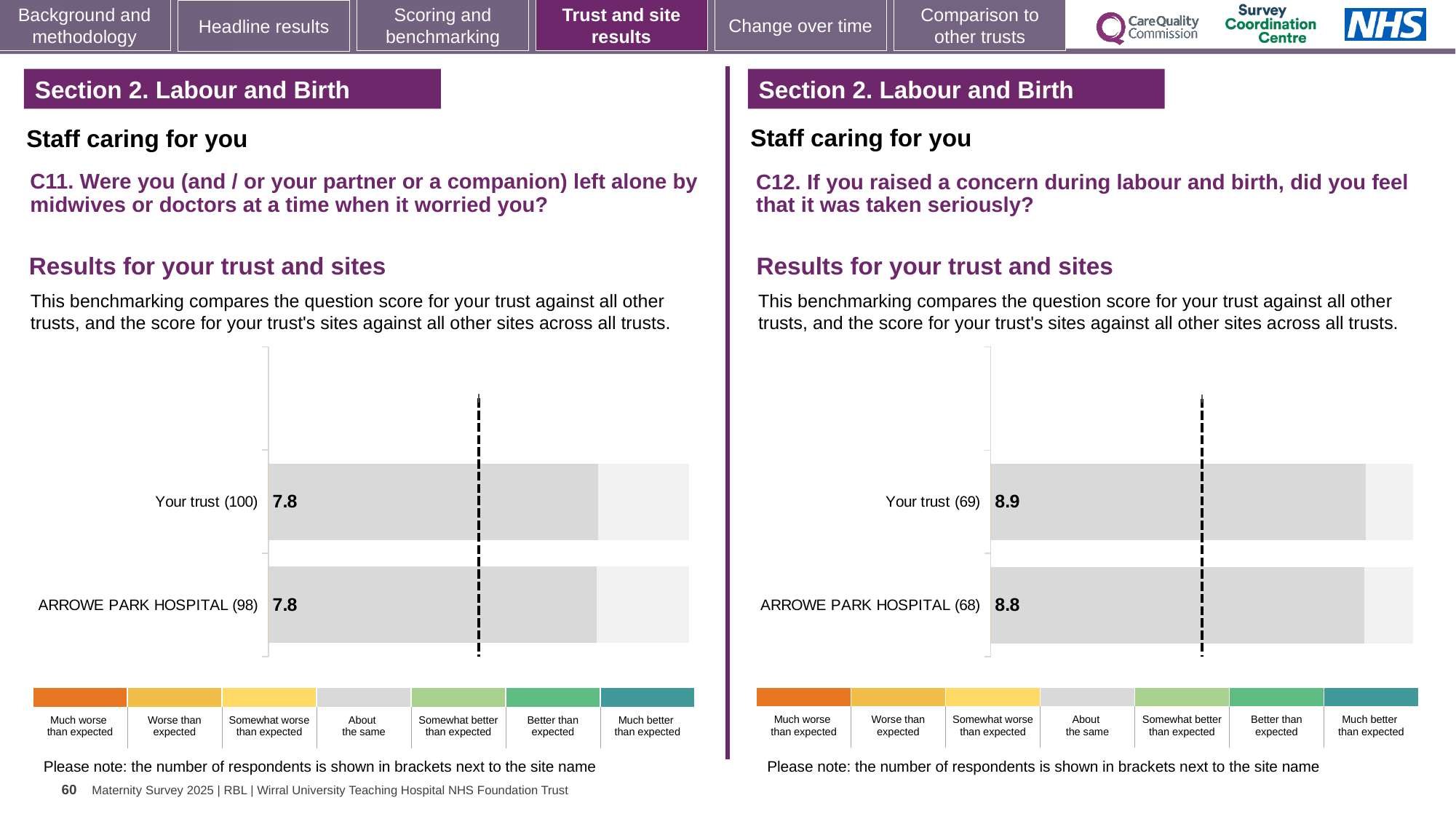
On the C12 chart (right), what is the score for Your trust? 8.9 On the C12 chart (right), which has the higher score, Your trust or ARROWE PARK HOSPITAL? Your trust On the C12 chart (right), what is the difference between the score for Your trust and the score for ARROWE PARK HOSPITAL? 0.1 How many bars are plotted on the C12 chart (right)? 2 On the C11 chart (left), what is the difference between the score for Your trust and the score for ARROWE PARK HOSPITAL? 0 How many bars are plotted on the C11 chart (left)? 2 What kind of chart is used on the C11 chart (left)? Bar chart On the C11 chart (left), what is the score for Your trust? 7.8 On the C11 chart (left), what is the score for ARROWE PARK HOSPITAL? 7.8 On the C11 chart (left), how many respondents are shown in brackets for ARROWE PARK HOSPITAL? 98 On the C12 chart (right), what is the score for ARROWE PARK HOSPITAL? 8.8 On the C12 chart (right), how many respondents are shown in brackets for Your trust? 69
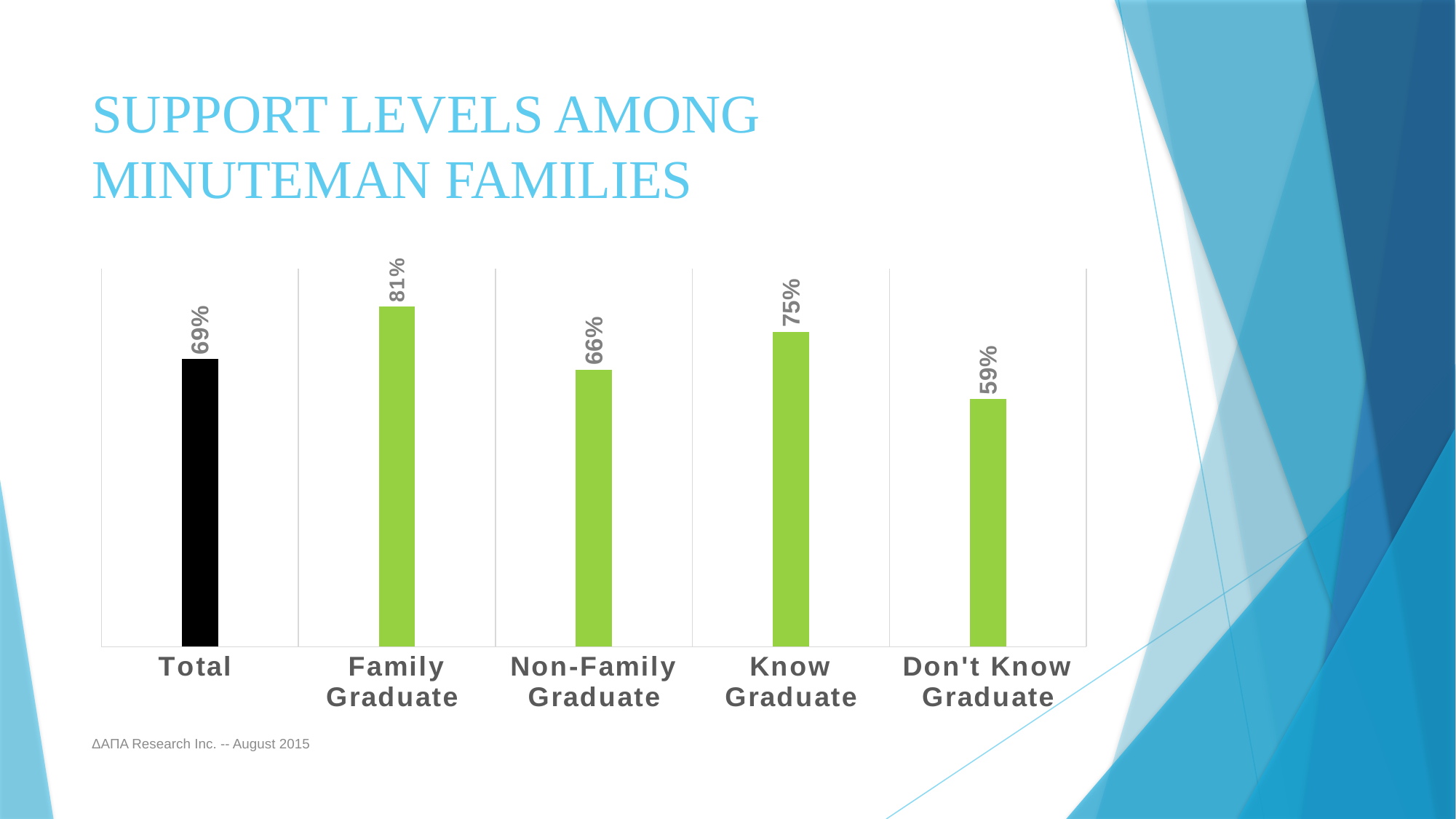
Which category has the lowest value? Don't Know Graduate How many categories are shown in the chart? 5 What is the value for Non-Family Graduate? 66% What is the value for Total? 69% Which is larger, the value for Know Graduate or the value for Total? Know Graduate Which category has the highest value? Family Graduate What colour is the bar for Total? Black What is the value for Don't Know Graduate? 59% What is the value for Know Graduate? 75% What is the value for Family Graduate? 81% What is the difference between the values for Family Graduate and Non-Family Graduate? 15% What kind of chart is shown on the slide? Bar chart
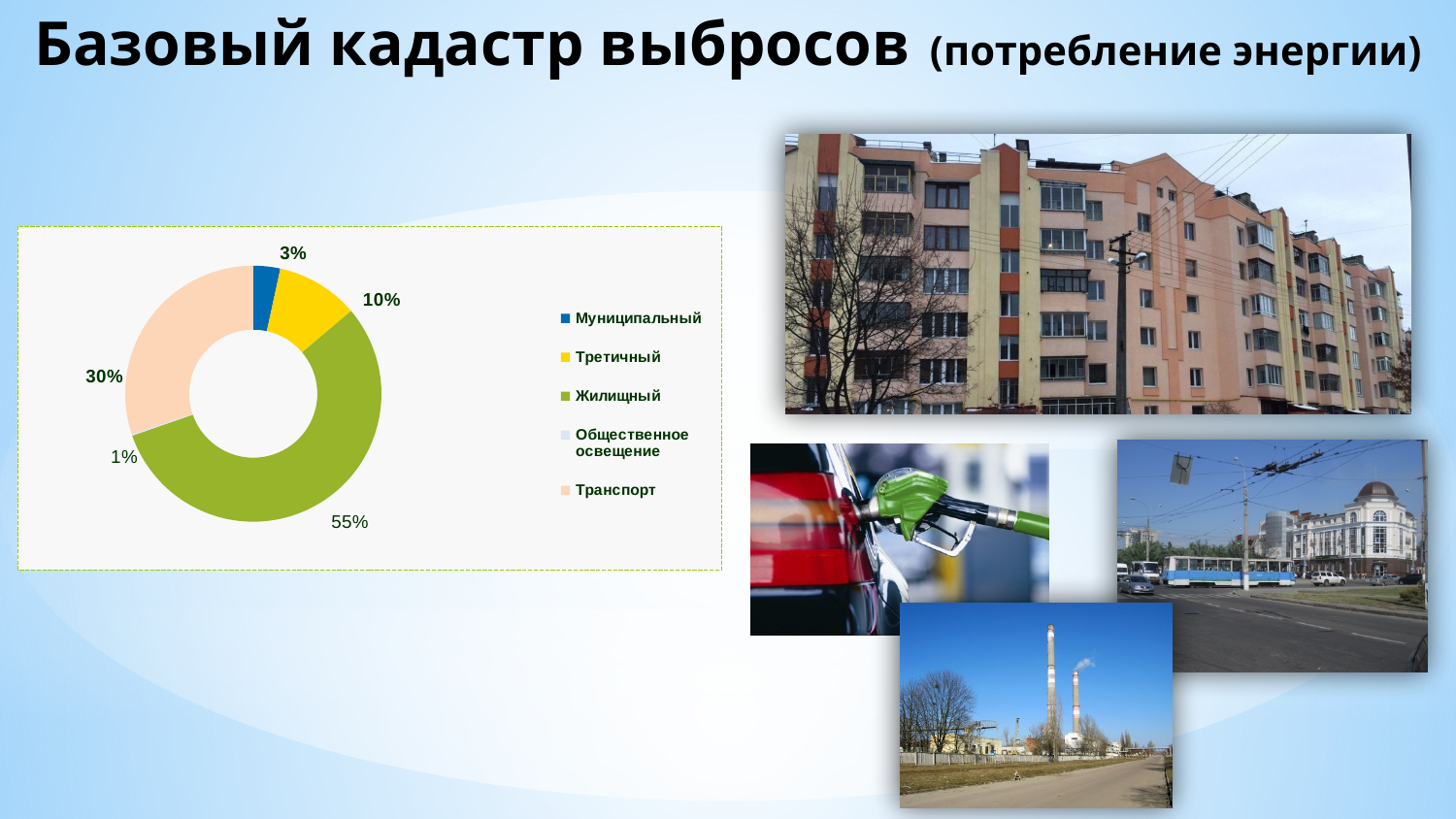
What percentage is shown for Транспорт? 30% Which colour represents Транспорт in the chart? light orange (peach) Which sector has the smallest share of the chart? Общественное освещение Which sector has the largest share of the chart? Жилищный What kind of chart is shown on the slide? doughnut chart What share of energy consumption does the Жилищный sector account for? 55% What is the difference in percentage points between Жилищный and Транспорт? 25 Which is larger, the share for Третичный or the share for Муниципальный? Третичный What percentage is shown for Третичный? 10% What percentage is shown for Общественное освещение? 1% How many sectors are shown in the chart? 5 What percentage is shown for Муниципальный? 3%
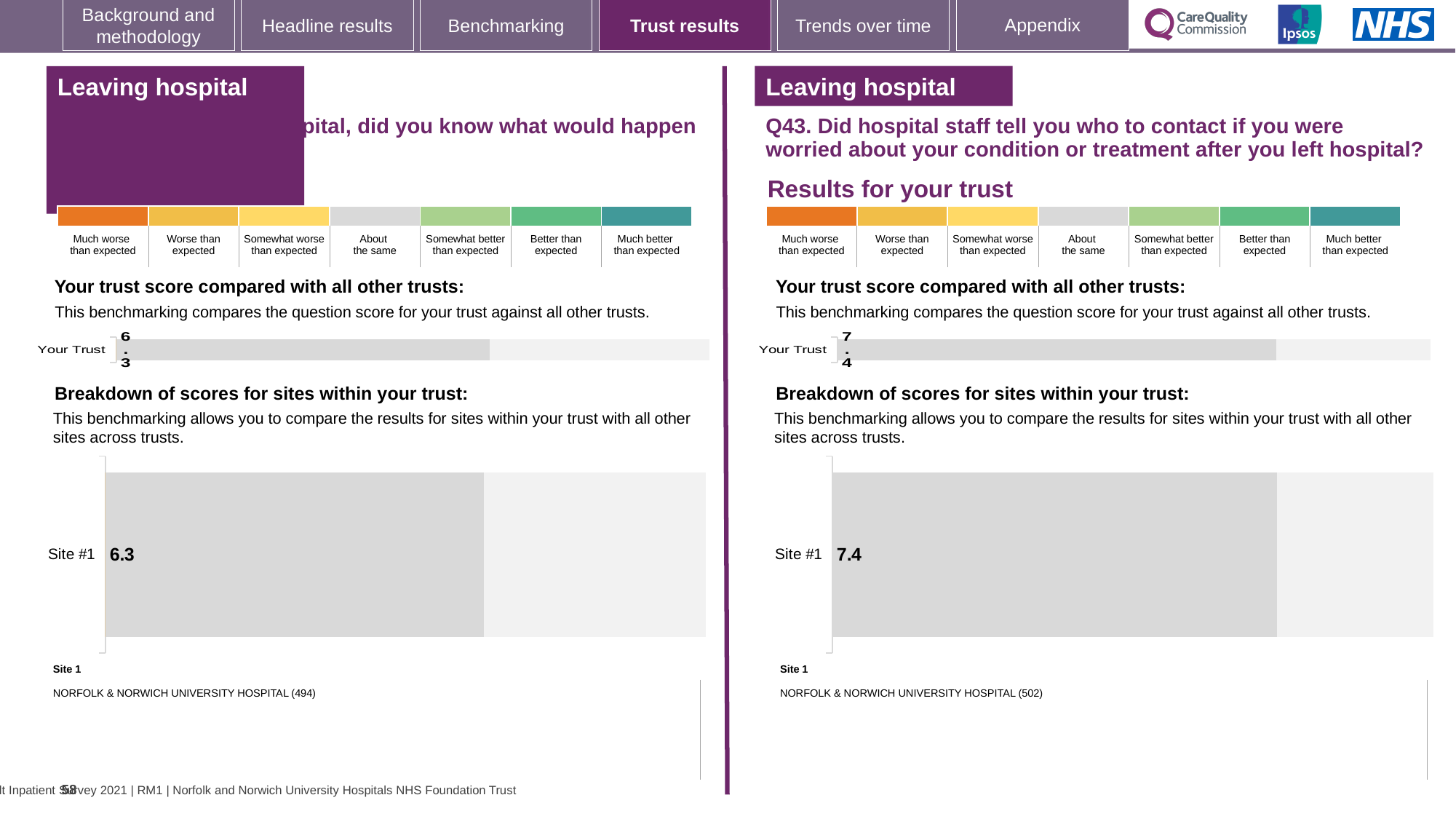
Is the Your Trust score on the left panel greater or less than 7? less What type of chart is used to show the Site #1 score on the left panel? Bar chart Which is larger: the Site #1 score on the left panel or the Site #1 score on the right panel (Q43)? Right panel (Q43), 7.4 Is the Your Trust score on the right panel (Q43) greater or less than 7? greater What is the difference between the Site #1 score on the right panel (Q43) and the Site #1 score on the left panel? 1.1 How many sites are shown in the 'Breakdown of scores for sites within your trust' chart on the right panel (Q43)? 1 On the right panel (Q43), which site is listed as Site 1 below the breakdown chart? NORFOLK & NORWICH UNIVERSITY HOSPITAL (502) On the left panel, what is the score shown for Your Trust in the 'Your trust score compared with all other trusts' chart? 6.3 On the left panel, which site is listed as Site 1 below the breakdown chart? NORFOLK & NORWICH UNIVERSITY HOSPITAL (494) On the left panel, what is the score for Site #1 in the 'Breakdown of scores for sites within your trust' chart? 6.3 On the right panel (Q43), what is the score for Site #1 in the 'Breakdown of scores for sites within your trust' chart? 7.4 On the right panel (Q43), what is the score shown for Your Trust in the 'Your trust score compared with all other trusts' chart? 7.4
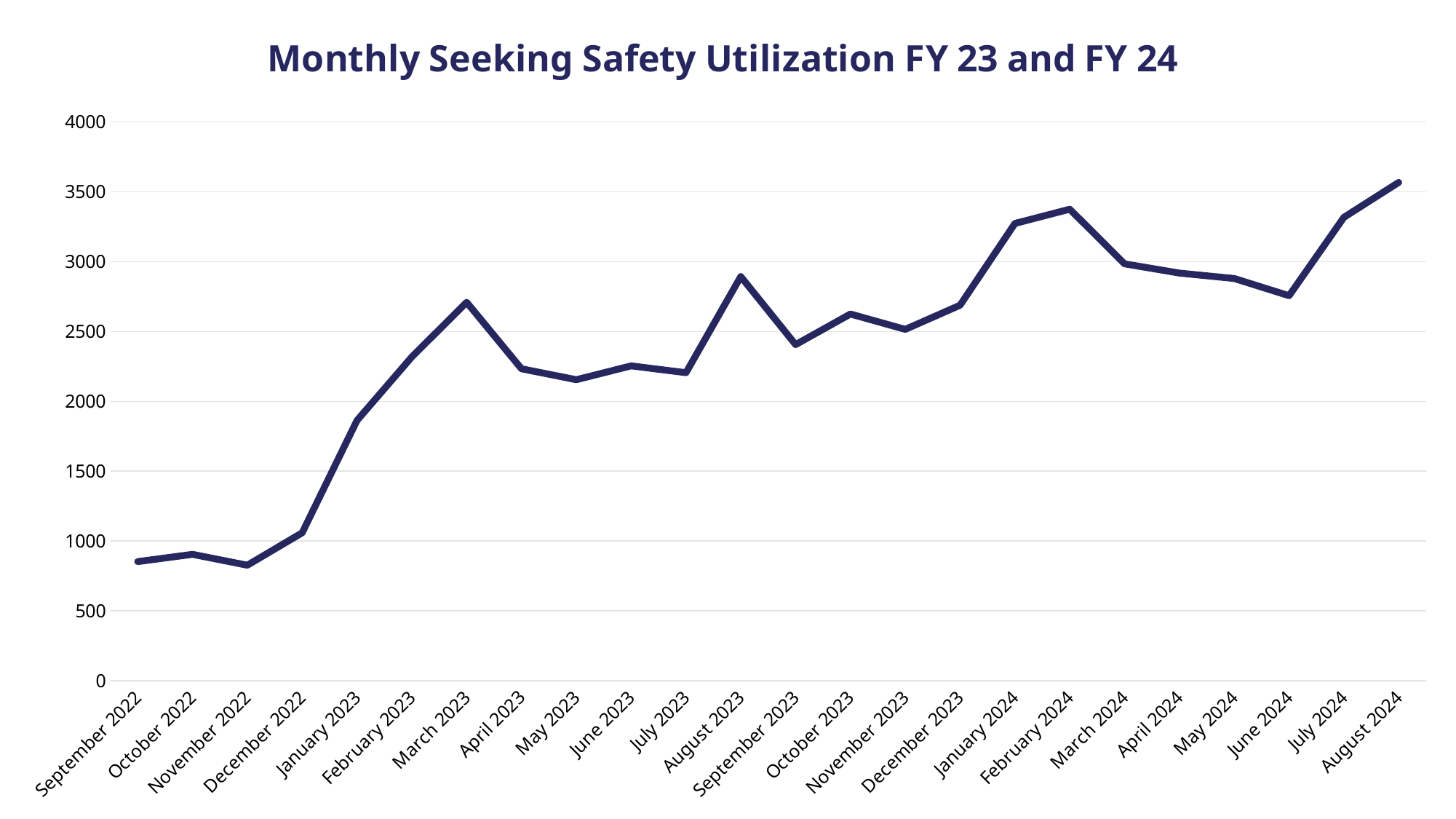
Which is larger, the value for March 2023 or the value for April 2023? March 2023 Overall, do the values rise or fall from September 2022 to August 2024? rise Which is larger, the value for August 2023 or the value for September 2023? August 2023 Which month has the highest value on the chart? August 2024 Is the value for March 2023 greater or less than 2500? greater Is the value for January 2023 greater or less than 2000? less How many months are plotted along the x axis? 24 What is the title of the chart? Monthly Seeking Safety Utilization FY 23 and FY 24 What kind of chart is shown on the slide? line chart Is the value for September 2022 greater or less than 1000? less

#####

Task description
Give the text of all the entries above as a numbered list, leaving out the pictures and any blank lines.

Task result
1. On the C12 chart (right), what is the score for Your trust? 8.9 On the C12 chart (right), which has the higher score, Your trust or ARROWE PARK HOSPITAL? Your trust On the C12 chart (right), what is the difference between the score for Your trust and the score for ARROWE PARK HOSPITAL? 0.1 How many bars are plotted on the C12 chart (right)? 2 On the C11 chart (left), what is the difference between the score for Your trust and the score for ARROWE PARK HOSPITAL? 0 How many bars are plotted on the C11 chart (left)? 2 What kind of chart is used on the C11 chart (left)? Bar chart On the C11 chart (left), what is the score for Your trust? 7.8 On the C11 chart (left), what is the score for ARROWE PARK HOSPITAL? 7.8 On the C11 chart (left), how many respondents are shown in brackets for ARROWE PARK HOSPITAL? 98 On the C12 chart (right), what is the score for ARROWE PARK HOSPITAL? 8.8 On the C12 chart (right), how many respondents are shown in brackets for Your trust? 69
2. Which category has the lowest value? Don't Know Graduate How many categories are shown in the chart? 5 What is the value for Non-Family Graduate? 66% What is the value for Total? 69% Which is larger, the value for Know Graduate or the value for Total? Know Graduate Which category has the highest value? Family Graduate What colour is the bar for Total? Black What is the value for Don't Know Graduate? 59% What is the value for Know Graduate? 75% What is the value for Family Graduate? 81% What is the difference between the values for Family Graduate and Non-Family Graduate? 15% What kind of chart is shown on the slide? Bar chart
3. What percentage is shown for Транспорт? 30% Which colour represents Транспорт in the chart? light orange (peach) Which sector has the smallest share of the chart? Общественное освещение Which sector has the largest share of the chart? Жилищный What kind of chart is shown on the slide? doughnut chart What share of energy consumption does the Жилищный sector account for? 55% What is the difference in percentage points between Жилищный and Транспорт? 25 Which is larger, the share for Третичный or the share for Муниципальный? Третичный What percentage is shown for Третичный? 10% What percentage is shown for Общественное освещение? 1% How many sectors are shown in the chart? 5 What percentage is shown for Муниципальный? 3%
4. Is the Your Trust score on the left panel greater or less than 7? less What type of chart is used to show the Site #1 score on the left panel? Bar chart Which is larger: the Site #1 score on the left panel or the Site #1 score on the right panel (Q43)? Right panel (Q43), 7.4 Is the Your Trust score on the right panel (Q43) greater or less than 7? greater What is the difference between the Site #1 score on the right panel (Q43) and the Site #1 score on the left panel? 1.1 How many sites are shown in the 'Breakdown of scores for sites within your trust' chart on the right panel (Q43)? 1 On the right panel (Q43), which site is listed as Site 1 below the breakdown chart? NORFOLK & NORWICH UNIVERSITY HOSPITAL (502) On the left panel, what is the score shown for Your Trust in the 'Your trust score compared with all other trusts' chart? 6.3 On the left panel, which site is listed as Site 1 below the breakdown chart? NORFOLK & NORWICH UNIVERSITY HOSPITAL (494) On the left panel, what is the score for Site #1 in the 'Breakdown of scores for sites within your trust' chart? 6.3 On the right panel (Q43), what is the score for Site #1 in the 'Breakdown of scores for sites within your trust' chart? 7.4 On the right panel (Q43), what is the score shown for Your Trust in the 'Your trust score compared with all other trusts' chart? 7.4
5. Which is larger, the value for March 2023 or the value for April 2023? March 2023 Overall, do the values rise or fall from September 2022 to August 2024? rise Which is larger, the value for August 2023 or the value for September 2023? August 2023 Which month has the highest value on the chart? August 2024 Is the value for March 2023 greater or less than 2500? greater Is the value for January 2023 greater or less than 2000? less How many months are plotted along the x axis? 24 What is the title of the chart? Monthly Seeking Safety Utilization FY 23 and FY 24 What kind of chart is shown on the slide? line chart Is the value for September 2022 greater or less than 1000? less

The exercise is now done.